### [WHAT IS REQUIRED]
Below are records to transcribe in full and unchanged; omit every picture.

[Opening DATA SUPPLIED section]

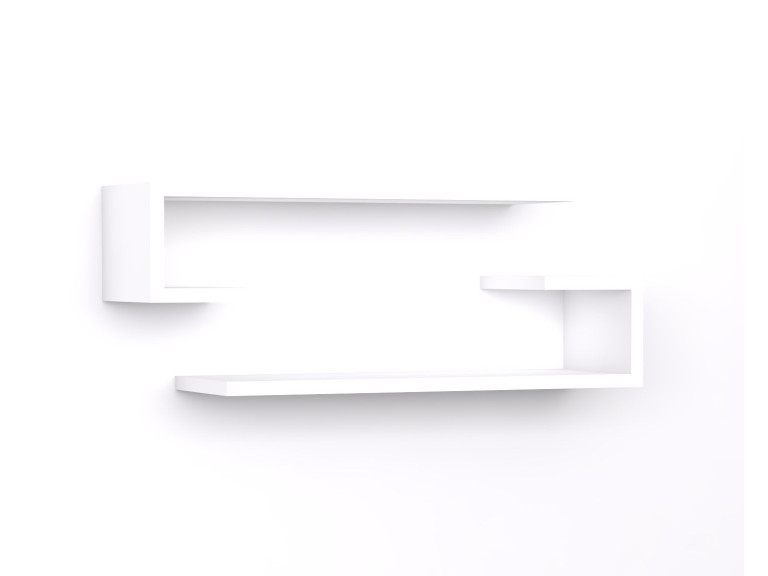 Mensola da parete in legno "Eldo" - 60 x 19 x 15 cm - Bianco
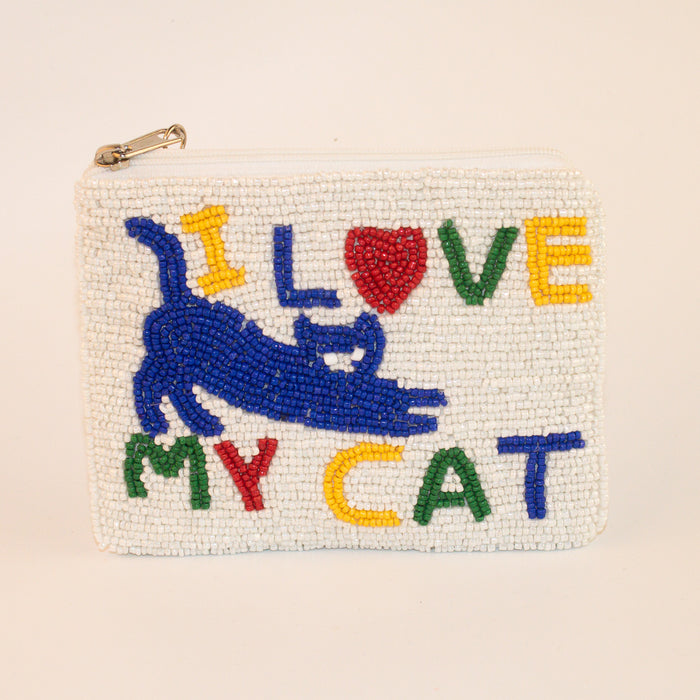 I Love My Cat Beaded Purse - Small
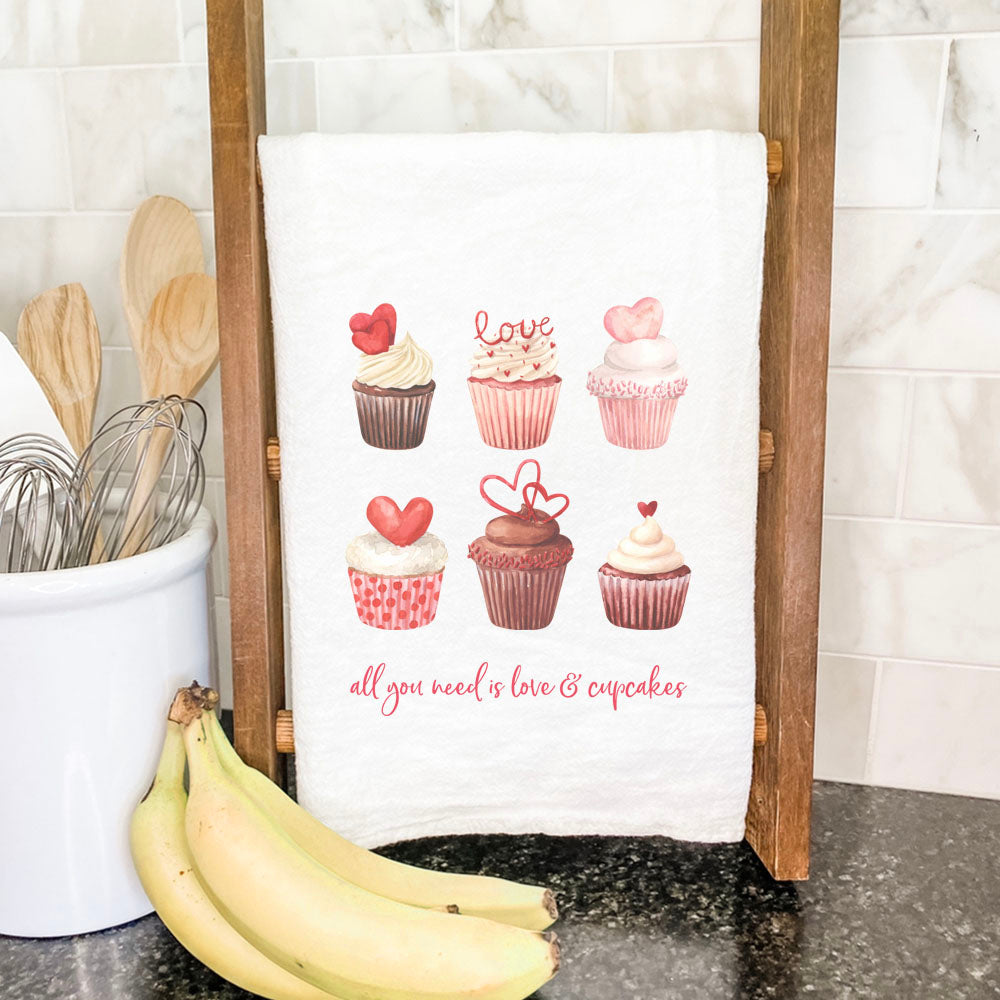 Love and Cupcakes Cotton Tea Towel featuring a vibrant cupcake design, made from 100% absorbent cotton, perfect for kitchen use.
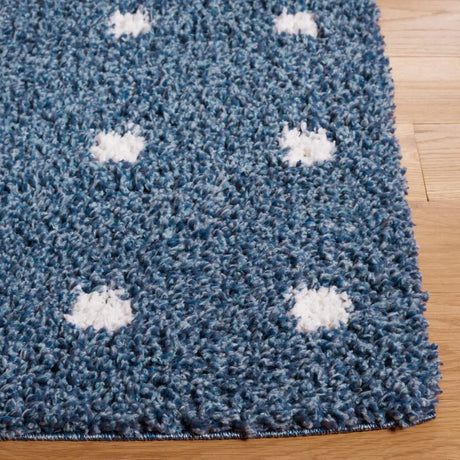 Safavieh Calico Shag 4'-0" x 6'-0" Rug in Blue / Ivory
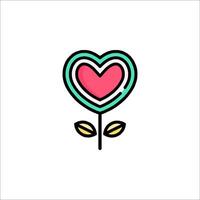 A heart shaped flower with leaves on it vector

[Closing DATA SUPPLIED section]

### [PROBLEM SOLUTION]
 Mensola da parete in legno "Eldo" - 60 x 19 x 15 cm - Bianco
 I Love My Cat Beaded Purse - Small
 Love and Cupcakes Cotton Tea Towel featuring a vibrant cupcake design, made from 100% absorbent cotton, perfect for kitchen use.
 Safavieh Calico Shag 4'-0" x 6'-0" Rug in Blue / Ivory
 A heart shaped flower with leaves on it vector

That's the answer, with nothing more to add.